The latest on Greece's financial crisis (all times local):
Lawmakers from German Chancellor Angela Merkel's conservative bloc voted overwhelmingly in favor of the Greek bailout agreement ahead of a parliamentary ballot Friday.
At a meeting that lasted 5 hours, 48 lawmakers dissented, while some 250 backed the deal.
Members of the Social Democrats, Merkel's coalition partner, also strongly supported the agreement at their own meeting, meaning it will likely pass Friday.
Greek banks are going to reopen Monday after being closed for three weeks but there's one catch — customers can't actually withdraw money except at ATMs.
Deputy Finance Minister Dimitris Mardas says bank customers "can deposit cash, they can transfer money from one account to the other" but withdrawal restrictions will remain.

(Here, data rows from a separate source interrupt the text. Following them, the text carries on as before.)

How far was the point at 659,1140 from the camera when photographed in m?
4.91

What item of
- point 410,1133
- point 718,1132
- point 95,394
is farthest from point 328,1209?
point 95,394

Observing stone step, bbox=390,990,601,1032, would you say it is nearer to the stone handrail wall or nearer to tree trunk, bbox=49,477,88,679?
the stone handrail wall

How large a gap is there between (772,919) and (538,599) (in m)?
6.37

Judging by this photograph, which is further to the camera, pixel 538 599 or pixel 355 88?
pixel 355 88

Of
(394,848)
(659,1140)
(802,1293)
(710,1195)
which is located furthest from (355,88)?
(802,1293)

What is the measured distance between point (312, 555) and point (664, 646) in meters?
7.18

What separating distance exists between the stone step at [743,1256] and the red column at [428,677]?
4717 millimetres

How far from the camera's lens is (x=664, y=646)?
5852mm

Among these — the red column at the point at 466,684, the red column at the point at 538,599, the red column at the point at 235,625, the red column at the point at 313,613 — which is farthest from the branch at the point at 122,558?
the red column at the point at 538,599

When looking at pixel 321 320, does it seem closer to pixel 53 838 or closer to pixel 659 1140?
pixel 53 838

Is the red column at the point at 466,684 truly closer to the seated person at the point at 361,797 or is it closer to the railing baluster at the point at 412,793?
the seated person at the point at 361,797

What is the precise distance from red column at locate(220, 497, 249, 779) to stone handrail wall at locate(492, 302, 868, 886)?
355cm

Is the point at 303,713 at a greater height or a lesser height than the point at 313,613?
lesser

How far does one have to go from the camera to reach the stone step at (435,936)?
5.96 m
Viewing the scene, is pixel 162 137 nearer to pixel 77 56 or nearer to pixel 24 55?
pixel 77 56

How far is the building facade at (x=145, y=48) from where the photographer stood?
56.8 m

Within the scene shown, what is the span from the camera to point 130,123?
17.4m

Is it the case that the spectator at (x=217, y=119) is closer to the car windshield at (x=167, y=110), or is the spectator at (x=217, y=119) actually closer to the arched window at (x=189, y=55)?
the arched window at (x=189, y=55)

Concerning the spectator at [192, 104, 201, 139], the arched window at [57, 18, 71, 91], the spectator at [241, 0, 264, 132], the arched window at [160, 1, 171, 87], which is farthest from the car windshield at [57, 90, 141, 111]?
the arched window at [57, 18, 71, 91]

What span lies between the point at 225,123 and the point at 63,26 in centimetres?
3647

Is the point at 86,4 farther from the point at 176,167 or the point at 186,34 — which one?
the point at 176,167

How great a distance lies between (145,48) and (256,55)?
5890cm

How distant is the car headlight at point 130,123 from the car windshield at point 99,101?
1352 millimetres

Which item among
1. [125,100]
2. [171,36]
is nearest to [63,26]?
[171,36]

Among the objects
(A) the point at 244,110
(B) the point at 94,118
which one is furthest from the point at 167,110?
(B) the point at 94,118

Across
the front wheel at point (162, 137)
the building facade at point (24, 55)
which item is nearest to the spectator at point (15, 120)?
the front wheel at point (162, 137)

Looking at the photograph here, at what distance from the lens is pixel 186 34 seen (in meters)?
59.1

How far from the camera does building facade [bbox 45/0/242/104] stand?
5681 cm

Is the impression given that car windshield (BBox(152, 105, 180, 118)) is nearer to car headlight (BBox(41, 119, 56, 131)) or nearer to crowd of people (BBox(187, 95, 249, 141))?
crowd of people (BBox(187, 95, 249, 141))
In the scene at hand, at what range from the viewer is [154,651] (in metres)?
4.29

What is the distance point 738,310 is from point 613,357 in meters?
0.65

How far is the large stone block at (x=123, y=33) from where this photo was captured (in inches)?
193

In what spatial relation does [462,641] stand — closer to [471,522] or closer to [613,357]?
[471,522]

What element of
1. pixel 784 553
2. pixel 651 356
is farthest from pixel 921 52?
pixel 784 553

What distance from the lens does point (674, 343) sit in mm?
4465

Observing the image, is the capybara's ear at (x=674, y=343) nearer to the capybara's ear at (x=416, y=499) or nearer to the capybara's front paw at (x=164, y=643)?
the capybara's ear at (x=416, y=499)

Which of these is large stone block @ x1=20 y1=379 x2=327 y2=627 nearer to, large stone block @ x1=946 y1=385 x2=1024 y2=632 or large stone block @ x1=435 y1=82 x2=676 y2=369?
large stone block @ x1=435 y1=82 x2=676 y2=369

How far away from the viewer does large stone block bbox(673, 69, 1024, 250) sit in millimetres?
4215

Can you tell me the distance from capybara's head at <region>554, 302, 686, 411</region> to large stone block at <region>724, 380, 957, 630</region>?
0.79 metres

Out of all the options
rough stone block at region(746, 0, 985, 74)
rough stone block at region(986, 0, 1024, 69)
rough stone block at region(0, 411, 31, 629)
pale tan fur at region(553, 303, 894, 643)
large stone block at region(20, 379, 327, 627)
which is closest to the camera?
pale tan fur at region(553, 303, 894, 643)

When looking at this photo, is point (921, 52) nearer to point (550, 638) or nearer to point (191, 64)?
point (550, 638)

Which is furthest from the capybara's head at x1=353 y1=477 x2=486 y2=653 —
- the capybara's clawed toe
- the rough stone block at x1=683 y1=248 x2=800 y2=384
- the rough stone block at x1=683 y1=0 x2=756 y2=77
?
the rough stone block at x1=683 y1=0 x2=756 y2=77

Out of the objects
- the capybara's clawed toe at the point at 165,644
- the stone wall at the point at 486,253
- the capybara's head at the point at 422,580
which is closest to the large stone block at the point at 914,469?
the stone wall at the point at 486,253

Customers can still only take out 60 euros ($67) a day in cash. But Mardas says Greek authorities are working on a plan to allow people rollover access to their funds so if they don't make it to a cash machine one day, the next day they can take out 120 euros.
He promised more detailed information on the continued withdrawal restrictions over the weekend.
U.S. Treasury Secretary Jacob Lew is urging Greece's creditors to make sure the struggling country emerges from negotiations with debts it can manage.
The International Monetary Fund has already labeled Greece's debts unsustainable and called for generous debt relief.
Lew met Thursday with German Finance Minister Wolfgang Schaueble in Berlin and French Finance Minister Michel Sapin in Paris. He expressed support for the Greek debt deal, saying it restores trust between Greece and its creditors and could help keep Greece in the common euro currency.
Lew, in telephone calls with Greek Prime Minister Alexis Tsipras and Finance Minister Euclid Tsakalotos, urged the Greeks to "fully" implement the budget cuts and economic reforms they had agreed to.
The head of euro-region finance ministers, Jeroen Dijsselbloem, is seeking to ease concerns over a new financing deal for Greece.
Dijsselbloem said European Union members not using the shared euro currency would be given guarantees for contributing to a bridging loan for Greece. The move follows strong objections raised by Britain toward helping bail out a eurozone member.
The EU has 28 nations but only 19 of them, including Greece, use the euro. Greece got a bridge loan so it can make a 4.2 billion-euro ($4.6 billion) payment to the European Central Bank on Monday.
Dijsselbloem, who was meeting in Berlin with German lawmakers late Thursday, also shot down talk of continued support for a Greek euro exit by German Finance Minister Wolfgang Schaeuble.
He said: "If you reach an agreement after such long and hard talks, you have to stand behind it. And that goes for all sides."
Greece's government says the country's banks will reopen Monday after being closed for three weeks but cautioned that restrictions on withdrawals would only be lifted gradually. Deputy Finance Minister Dimitris Mardas made in the announcement Thursday evening on state-run ERT television.